Scaling this manufacturing process could enable the team to cost-effectively grow large volumes of RBCs for use in adult transfusions. Growing stem cells in the lab holds a key advantage: it addresses the shortage of donors for those with rare blood types. With further development and clinical research this Scarlet Therapeutics could provide a unique and cutting-edge platform for therapeutic delivery of treatments. 

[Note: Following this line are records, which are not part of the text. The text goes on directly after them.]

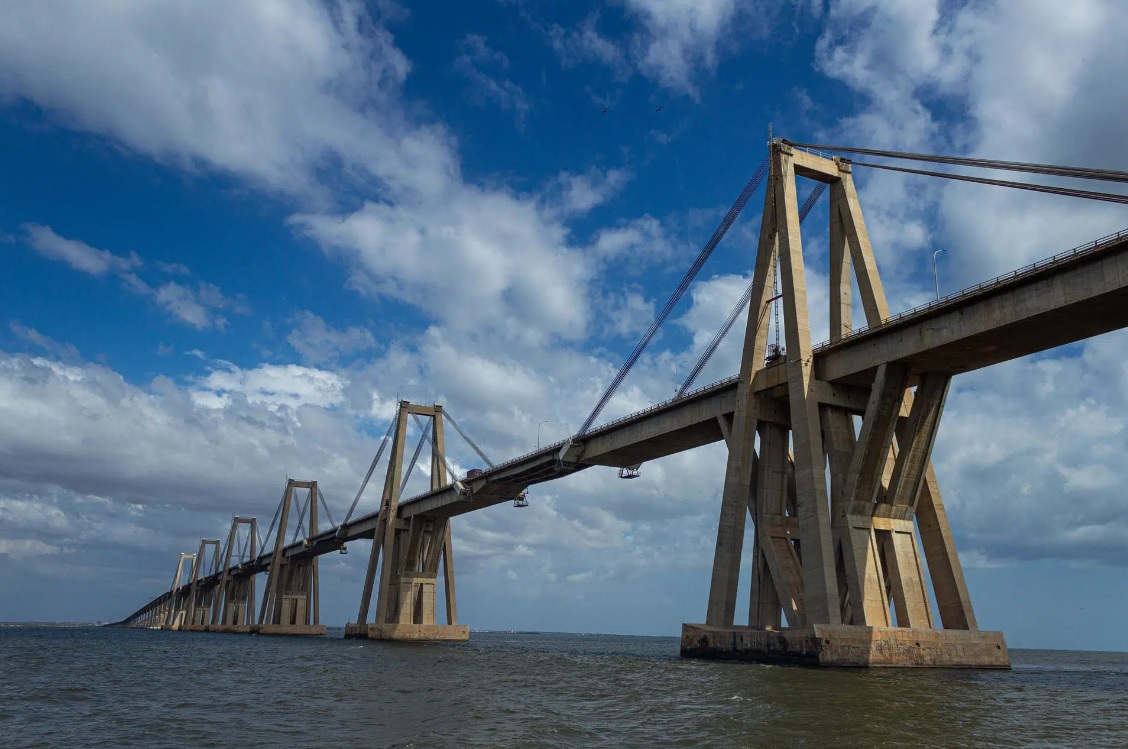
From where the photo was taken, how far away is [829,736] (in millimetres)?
18609

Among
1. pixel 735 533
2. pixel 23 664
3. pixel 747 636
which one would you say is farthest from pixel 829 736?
pixel 23 664

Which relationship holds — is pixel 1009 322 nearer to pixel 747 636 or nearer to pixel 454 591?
pixel 747 636

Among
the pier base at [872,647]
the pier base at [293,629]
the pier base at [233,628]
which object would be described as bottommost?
the pier base at [872,647]

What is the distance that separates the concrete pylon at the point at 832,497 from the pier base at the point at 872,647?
0.20 ft

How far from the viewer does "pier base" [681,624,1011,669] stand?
112ft

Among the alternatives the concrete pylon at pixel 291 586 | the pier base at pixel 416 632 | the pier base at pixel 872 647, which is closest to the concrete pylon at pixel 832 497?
the pier base at pixel 872 647

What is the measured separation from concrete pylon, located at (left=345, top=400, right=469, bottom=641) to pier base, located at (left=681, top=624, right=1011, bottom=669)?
5314 centimetres

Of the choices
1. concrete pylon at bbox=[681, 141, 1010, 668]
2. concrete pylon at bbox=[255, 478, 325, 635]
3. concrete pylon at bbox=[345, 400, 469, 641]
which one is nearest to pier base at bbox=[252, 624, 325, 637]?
concrete pylon at bbox=[255, 478, 325, 635]

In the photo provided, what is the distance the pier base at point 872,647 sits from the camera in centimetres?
Answer: 3419

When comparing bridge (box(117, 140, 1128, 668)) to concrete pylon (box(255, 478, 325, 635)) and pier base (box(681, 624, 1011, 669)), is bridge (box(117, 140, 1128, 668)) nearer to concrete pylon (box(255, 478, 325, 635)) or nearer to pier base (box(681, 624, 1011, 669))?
pier base (box(681, 624, 1011, 669))

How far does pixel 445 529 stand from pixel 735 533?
168ft

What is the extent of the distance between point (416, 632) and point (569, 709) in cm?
6398

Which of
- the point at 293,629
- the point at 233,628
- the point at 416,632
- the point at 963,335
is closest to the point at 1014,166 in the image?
the point at 963,335

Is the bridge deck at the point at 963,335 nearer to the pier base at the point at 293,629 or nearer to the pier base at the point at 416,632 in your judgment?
the pier base at the point at 416,632
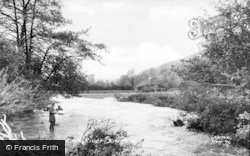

Overall, this case study demonstrates how Scarlet Therapeutics has refined its cell line engineering technology to produce tRBCs that hold therapeutic benefits for patients. This project addresses an important yet unmet need: patients who suffer from rare blood disorders require frequent blood transfusions.


Clinical studies are ongoing, however, it is expected that lab-cultured RBCs last longer and provide more therapeutic advantages than donor RBCs, meaning that patients can reduce the frequency of transfusions making this a more patient-centric option. Generating multiple RBC-producing cell lines that can be further manipulated to not only provide more complex treatments but are also compatible with a larger percentage of patients.